Trecho selecionado:

-------

Londres – A dois dias da nova audiência na Suprema Corte britânica que pode selar o destino do fundador do Wikileaks Julian Assange, sua companheira Stella Moris, convocou a imprensa para questionar os riscos de enviar Assange para o país que planejou sequestrá-lo e matá-lo enquanto estava asilado na embaixada do Equador.

Foi a primeira entrevista coletiva de Morris desde o início do caso. Ela estava acompanhada de Kristinn Hrafnsson, Editor-chefe do site Wikileaks, e de Rebecca Vincent, diretora de campanhas globais da organização Repórteres Sem Fronteiras. 

Moris parecia cansada e abatida, parando de falar algumas vezes e mantendo-se de cabeça baixa. Ela tem dois filhos com Assange, de um relacionamento que surgiu quando o visitava na embaixada do Equador.

Advogada, ela detalhou a linha de defesa que será adotada na fase final do processo, que ressaltará os riscos que o ativista poderá correr se for extraditado.

A suposta intenção dos Estados Unidos de sequestrar Assange e matá-lo durante o período em que ele estava asilado na Embaixada do Equador foi revelada em denúncia publicada pelo Yahoo, com base em documentos obtidos pelo site que servirão de base para a argumentação da defesa de Assange.

Yahoo revelou plano dos EUA para matar Assange

Em setembro, o Yahoo revelou que a CIA, agência do serviço secreto dos Estados Unidos (EUA), avaliou sequestrar e matar o fundador do Wikileaks, Julian Assange em 2017.

-------

Trechos do material:

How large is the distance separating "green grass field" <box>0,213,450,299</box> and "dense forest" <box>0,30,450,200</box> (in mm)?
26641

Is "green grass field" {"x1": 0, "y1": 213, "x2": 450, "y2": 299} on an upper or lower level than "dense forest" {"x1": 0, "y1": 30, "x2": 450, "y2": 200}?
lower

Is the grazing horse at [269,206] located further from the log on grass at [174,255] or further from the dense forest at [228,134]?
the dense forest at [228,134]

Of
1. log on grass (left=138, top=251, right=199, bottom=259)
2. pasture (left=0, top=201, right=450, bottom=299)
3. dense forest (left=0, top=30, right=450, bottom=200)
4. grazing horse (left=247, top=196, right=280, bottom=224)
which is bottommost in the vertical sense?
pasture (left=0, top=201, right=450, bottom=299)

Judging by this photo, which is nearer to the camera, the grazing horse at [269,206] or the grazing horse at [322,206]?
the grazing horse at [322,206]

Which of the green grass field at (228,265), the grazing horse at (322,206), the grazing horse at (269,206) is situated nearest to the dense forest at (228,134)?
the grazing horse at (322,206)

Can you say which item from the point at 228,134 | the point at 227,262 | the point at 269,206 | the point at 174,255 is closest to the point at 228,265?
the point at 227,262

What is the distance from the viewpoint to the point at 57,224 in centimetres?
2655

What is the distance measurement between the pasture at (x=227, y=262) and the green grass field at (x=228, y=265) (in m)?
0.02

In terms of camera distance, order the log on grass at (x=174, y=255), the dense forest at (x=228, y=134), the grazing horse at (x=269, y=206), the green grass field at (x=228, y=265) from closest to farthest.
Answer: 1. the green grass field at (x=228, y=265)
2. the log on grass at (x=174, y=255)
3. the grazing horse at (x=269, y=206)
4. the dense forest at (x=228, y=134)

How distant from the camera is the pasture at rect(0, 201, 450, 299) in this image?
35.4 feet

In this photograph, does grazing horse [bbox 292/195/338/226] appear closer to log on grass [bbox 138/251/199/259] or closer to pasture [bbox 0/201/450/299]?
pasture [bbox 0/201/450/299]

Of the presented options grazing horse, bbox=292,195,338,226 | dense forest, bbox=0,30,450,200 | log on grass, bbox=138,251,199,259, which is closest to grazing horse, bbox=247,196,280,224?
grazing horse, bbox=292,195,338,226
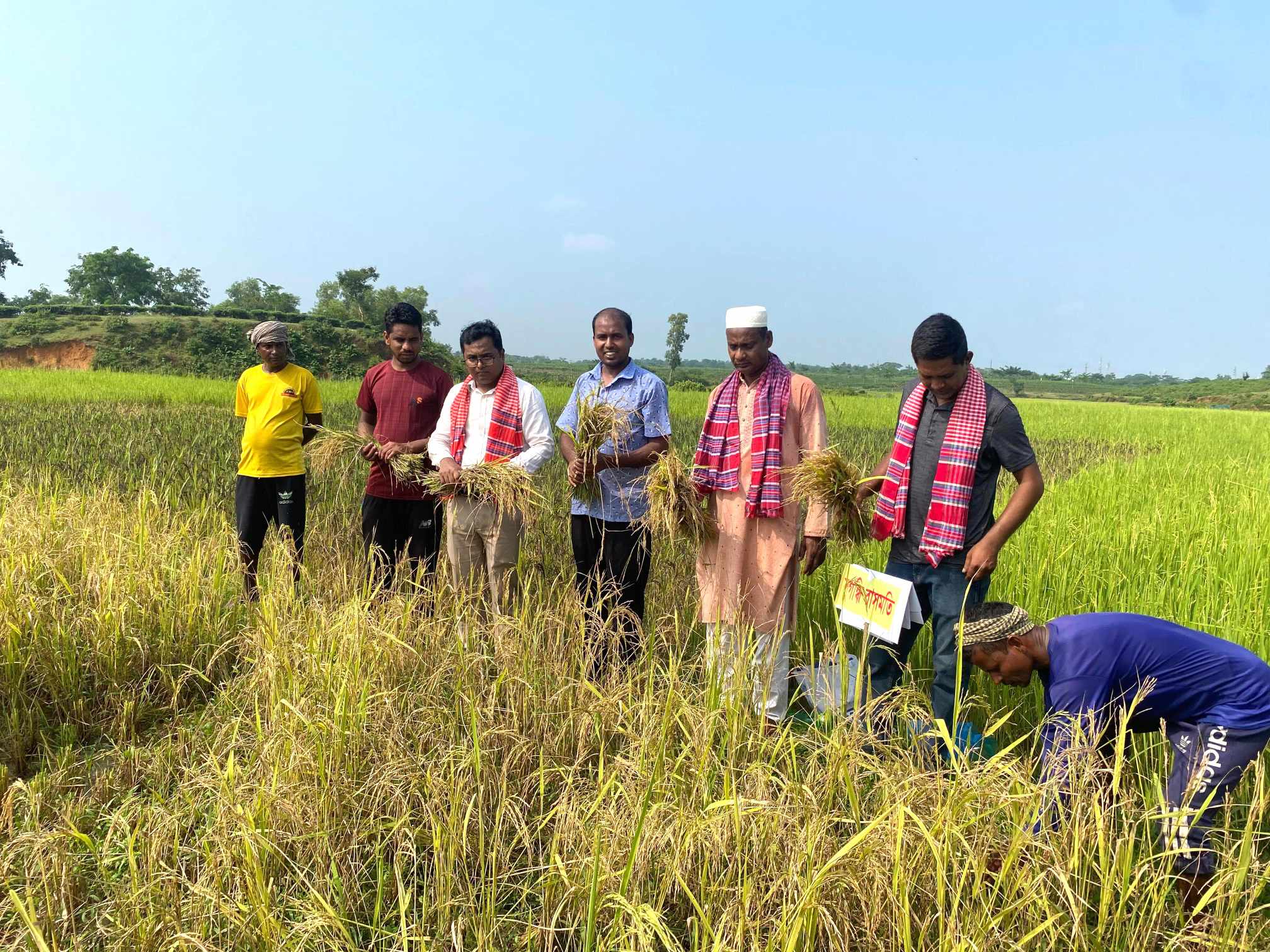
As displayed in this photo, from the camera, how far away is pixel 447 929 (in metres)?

-------

O que fazer:
1) Na reportagem sobre Julian Assange, quem acompanhou Stella Moris na entrevista coletiva?
2) Dê sequência à reportagem sobre Julian Assange a partir da última frase apresentada.

Respostas por item:
1) Kristinn Hrafnsson, editor-chefe do site Wikileaks, e Rebecca Vincent, diretora de campanhas globais da organização Repórteres Sem Fronteiras.

2)
Na época, Assange entrava em seu quinto ano asilado na embaixada do Equador em Londres, e funcionários do governo Trump debatiam a legalidade e praticidade de uma operação para retirar o ativista do local, segundo a apuração.

Altos funcionários da CIA e da administração Trump solicitaram “esboços” de como assassiná-lo. As discussões sobre o sequestro e possível assassinato de Assange ocorreram “nos escalões mais altos” do governo Trump, disse um ex-oficial da contra-espionagem ao Yahoo. “Parecia não haver limites.”

Leia mais |CIA avaliou sequestrar Julian Assange de embaixada em Londres e matá-lo, afirma reportagem

Processo inclui 18 acusações

Na última decisão do processo, a magistrada Vanessa Baraister manteve Assange no Reino Unido. Ela acatou a tese da defesa de que ele poderia cometer suicídio se fosse extraditado para os Estados Unidos a fim de responder perante a Justiça americana pelo vazamento de segredos de guerra do país por meio do Wikileaks.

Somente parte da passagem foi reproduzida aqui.